— BEGIN —
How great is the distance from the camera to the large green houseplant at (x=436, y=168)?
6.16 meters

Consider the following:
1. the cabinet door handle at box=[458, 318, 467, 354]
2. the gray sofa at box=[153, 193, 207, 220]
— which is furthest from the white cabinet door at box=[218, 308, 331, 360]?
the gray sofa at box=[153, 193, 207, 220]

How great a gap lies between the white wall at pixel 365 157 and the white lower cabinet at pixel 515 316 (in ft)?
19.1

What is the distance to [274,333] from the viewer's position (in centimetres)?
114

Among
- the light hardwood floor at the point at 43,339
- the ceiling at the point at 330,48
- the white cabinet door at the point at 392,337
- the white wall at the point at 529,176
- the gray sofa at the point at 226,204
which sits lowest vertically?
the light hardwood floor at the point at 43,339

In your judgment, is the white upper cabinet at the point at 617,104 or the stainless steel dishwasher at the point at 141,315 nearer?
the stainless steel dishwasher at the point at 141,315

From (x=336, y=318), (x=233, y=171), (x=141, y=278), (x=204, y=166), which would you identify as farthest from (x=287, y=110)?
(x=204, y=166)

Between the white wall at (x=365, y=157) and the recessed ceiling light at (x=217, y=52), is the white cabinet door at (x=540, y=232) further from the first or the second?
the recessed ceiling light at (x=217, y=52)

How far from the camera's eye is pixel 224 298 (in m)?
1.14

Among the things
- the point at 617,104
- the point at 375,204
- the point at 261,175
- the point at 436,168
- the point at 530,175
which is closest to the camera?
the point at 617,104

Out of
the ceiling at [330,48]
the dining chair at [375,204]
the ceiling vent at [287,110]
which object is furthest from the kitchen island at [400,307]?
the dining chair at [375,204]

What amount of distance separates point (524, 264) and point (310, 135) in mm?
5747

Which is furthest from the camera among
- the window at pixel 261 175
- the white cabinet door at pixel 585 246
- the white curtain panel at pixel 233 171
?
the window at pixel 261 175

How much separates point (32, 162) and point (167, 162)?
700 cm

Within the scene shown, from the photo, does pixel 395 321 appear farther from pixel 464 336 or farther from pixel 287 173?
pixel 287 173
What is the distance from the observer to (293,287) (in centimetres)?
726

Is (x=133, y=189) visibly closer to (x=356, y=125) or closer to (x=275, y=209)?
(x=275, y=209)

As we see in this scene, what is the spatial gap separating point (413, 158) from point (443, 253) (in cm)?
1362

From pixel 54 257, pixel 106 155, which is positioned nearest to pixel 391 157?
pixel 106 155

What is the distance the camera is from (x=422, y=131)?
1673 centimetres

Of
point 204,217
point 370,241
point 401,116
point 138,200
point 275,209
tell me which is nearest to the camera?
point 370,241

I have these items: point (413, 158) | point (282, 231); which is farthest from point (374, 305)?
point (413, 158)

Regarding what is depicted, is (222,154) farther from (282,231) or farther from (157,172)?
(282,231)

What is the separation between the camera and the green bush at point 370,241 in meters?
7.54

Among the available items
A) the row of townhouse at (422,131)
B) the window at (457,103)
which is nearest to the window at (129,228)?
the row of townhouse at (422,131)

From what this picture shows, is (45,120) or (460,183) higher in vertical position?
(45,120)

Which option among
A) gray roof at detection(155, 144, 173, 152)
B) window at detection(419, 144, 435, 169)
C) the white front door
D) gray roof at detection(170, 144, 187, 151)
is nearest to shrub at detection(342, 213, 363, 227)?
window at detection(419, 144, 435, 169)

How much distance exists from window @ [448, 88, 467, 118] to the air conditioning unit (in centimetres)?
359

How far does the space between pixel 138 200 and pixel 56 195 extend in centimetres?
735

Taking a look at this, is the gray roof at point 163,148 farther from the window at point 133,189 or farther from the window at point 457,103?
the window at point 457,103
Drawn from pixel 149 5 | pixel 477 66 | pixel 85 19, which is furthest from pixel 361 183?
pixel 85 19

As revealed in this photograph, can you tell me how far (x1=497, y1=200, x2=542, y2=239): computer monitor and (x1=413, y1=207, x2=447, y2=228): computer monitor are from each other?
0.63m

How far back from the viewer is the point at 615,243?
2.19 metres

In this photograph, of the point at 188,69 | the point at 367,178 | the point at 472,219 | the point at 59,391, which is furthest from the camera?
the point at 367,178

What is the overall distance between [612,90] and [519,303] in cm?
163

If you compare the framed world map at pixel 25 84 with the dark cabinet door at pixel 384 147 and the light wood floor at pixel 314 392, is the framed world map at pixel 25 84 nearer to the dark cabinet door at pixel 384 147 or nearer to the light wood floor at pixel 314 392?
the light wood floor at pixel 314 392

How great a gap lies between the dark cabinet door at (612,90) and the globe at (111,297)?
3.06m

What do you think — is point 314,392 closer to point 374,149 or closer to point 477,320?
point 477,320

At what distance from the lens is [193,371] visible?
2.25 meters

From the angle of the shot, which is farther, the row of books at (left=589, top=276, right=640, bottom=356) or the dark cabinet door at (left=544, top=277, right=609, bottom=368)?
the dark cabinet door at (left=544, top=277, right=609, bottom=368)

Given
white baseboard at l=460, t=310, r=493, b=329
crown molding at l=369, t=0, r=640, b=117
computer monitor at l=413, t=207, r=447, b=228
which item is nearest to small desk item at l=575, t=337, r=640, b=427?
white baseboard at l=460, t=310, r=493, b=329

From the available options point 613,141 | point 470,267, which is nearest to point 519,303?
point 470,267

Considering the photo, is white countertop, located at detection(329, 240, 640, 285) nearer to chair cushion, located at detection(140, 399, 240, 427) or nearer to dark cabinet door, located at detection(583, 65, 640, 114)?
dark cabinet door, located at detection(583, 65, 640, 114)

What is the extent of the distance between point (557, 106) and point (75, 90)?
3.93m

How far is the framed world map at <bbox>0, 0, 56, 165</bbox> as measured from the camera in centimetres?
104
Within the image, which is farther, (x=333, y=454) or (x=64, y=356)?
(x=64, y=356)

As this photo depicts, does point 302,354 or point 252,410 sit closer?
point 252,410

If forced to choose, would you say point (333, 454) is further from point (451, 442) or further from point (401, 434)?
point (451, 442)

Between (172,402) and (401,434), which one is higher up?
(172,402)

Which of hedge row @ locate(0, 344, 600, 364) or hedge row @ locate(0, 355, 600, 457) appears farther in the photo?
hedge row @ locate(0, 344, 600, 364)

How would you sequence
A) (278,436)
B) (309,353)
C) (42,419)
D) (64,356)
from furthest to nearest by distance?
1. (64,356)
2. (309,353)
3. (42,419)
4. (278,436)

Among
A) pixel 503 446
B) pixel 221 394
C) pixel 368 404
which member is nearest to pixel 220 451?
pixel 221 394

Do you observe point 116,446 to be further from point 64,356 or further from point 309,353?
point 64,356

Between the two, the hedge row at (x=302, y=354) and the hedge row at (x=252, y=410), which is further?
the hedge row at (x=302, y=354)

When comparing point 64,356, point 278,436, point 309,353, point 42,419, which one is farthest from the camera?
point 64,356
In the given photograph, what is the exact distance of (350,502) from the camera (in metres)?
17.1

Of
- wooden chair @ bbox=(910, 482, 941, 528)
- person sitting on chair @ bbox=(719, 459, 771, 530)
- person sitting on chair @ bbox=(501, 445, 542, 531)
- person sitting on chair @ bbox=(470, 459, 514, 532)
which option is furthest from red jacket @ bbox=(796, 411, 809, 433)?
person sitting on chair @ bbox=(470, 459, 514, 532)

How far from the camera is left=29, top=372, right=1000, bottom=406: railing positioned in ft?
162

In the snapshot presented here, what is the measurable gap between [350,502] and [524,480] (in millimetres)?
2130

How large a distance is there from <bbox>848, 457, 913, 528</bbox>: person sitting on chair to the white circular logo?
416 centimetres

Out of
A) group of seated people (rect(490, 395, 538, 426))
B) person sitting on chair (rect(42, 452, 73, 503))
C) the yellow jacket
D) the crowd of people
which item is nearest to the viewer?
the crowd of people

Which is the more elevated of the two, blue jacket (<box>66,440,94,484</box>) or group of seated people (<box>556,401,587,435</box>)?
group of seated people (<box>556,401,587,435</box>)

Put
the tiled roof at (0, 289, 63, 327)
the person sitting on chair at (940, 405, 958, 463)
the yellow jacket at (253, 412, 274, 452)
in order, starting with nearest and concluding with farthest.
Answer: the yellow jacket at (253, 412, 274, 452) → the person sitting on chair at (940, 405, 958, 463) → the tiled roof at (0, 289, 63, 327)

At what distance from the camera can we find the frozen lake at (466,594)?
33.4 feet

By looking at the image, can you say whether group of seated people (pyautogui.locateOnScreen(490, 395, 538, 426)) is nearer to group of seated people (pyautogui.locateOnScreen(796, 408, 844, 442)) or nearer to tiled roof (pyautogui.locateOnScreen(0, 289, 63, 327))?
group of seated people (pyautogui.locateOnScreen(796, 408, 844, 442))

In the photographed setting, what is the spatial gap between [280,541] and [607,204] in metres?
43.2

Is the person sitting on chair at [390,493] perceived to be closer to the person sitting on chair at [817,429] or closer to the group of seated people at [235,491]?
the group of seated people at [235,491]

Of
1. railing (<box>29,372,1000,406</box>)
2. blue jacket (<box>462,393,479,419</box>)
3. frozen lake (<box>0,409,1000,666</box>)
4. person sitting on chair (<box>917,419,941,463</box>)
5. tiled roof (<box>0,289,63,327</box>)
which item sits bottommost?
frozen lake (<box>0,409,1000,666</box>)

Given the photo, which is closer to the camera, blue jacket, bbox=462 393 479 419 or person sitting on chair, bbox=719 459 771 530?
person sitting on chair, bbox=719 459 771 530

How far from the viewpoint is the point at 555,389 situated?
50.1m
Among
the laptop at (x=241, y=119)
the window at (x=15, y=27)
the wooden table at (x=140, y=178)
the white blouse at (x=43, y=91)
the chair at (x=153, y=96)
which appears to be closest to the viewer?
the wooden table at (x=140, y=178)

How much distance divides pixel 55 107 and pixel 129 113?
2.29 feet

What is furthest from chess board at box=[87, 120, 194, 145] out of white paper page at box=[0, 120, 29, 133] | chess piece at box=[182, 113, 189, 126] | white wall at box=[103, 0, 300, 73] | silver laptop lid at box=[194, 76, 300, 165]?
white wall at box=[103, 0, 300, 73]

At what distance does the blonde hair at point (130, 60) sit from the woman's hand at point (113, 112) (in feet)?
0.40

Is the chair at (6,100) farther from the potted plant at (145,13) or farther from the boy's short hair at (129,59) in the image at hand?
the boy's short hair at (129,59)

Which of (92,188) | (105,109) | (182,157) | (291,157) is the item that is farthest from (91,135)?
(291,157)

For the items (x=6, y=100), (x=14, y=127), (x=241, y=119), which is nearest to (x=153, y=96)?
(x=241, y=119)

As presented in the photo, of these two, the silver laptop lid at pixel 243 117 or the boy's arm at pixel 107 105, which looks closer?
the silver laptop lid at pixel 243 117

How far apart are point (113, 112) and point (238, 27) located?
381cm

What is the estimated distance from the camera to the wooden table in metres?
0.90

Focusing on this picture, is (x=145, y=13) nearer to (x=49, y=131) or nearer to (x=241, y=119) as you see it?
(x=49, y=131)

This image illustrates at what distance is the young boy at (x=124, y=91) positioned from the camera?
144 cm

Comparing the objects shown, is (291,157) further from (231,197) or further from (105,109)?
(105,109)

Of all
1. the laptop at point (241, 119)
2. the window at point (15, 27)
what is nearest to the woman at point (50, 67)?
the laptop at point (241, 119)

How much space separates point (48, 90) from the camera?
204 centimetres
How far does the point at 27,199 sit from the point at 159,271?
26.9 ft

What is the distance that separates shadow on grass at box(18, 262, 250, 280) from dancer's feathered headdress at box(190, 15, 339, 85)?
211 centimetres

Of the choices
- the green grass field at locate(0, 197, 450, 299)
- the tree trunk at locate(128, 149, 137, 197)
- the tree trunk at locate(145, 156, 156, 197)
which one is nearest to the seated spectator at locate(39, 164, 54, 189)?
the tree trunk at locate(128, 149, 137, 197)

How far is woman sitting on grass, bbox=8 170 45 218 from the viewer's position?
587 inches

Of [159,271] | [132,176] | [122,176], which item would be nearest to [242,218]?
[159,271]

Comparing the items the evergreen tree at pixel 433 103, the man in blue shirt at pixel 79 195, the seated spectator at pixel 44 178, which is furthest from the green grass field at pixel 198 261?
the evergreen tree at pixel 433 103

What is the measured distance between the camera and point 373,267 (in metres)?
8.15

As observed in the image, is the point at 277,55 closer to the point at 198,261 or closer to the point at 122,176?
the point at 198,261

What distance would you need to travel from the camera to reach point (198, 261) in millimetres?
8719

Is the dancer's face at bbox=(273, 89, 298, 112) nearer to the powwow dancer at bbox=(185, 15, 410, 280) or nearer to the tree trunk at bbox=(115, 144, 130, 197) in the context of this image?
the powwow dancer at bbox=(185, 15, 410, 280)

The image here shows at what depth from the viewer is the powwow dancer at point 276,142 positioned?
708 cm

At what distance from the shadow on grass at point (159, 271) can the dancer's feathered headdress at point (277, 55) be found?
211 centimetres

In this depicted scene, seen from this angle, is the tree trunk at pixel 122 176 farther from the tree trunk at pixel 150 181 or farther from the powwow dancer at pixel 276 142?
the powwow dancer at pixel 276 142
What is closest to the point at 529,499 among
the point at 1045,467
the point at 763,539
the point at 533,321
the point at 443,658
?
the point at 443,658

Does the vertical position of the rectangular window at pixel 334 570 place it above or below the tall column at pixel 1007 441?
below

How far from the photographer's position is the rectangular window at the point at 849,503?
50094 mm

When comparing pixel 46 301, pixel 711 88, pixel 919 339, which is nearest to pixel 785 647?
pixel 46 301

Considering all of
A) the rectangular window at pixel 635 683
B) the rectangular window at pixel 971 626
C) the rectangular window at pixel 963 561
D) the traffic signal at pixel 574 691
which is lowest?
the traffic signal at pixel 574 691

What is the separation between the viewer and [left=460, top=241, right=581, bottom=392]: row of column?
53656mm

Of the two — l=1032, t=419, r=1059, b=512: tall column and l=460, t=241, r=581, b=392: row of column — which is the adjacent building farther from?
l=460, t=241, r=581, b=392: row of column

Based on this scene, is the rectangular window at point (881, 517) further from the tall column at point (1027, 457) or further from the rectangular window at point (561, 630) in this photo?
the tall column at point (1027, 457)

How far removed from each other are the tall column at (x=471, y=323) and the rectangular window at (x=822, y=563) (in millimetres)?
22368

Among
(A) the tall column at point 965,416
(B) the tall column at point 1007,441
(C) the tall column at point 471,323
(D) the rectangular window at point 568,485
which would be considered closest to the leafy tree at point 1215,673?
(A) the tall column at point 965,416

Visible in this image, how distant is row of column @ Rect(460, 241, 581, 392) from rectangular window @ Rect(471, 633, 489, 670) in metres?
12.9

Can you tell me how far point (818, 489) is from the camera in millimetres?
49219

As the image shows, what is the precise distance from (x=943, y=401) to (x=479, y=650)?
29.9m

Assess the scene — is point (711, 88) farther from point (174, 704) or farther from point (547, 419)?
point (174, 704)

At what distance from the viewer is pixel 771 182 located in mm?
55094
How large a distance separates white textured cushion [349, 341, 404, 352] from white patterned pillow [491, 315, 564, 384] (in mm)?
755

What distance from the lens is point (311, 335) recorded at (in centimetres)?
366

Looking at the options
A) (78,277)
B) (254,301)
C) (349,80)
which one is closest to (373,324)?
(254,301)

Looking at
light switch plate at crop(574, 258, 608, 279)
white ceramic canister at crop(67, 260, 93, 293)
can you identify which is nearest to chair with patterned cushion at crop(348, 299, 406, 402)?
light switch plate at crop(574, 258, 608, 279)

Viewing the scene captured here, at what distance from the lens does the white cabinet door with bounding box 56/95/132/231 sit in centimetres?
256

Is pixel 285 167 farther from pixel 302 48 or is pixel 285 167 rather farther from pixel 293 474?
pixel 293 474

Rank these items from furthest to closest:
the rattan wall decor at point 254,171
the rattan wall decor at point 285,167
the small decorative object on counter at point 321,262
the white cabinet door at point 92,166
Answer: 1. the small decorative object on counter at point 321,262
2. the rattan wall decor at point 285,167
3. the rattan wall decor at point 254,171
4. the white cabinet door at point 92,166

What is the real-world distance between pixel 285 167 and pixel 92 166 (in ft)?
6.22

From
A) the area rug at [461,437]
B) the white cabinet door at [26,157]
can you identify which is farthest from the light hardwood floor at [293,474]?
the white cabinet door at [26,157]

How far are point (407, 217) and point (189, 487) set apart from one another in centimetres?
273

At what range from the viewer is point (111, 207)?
— END —
INSTRUCTIONS FOR THE TASK: Express the data as a JSON list of strings, one string per line and no blank lines, from the line with "How large a distance separates" up to and including the last line of the data.

THE ANSWER:
[
  "How large a distance separates white textured cushion [349, 341, 404, 352] from white patterned pillow [491, 315, 564, 384] (in mm)?",
  "755",
  "What distance from the lens is point (311, 335) recorded at (in centimetres)?",
  "366",
  "Looking at the options",
  "A) (78,277)",
  "B) (254,301)",
  "C) (349,80)",
  "which one is closest to (373,324)?",
  "(254,301)",
  "Looking at",
  "light switch plate at crop(574, 258, 608, 279)",
  "white ceramic canister at crop(67, 260, 93, 293)",
  "can you identify which is nearest to chair with patterned cushion at crop(348, 299, 406, 402)?",
  "light switch plate at crop(574, 258, 608, 279)",
  "Viewing the scene captured here, at what distance from the lens does the white cabinet door with bounding box 56/95/132/231 sit in centimetres?",
  "256",
  "Is pixel 285 167 farther from pixel 302 48 or is pixel 285 167 rather farther from pixel 293 474?",
  "pixel 293 474",
  "Rank these items from furthest to closest:",
  "the rattan wall decor at point 254,171",
  "the rattan wall decor at point 285,167",
  "the small decorative object on counter at point 321,262",
  "the white cabinet door at point 92,166",
  "Answer: 1. the small decorative object on counter at point 321,262",
  "2. the rattan wall decor at point 285,167",
  "3. the rattan wall decor at point 254,171",
  "4. the white cabinet door at point 92,166",
  "What is the real-world distance between pixel 285 167 and pixel 92 166 (in ft)?",
  "6.22",
  "From",
  "A) the area rug at [461,437]",
  "B) the white cabinet door at [26,157]",
  "can you identify which is farthest from the light hardwood floor at [293,474]?",
  "the white cabinet door at [26,157]",
  "How far are point (407, 217) and point (189, 487) set apart from one another in centimetres?",
  "273",
  "At what range from the viewer is point (111, 207)?"
]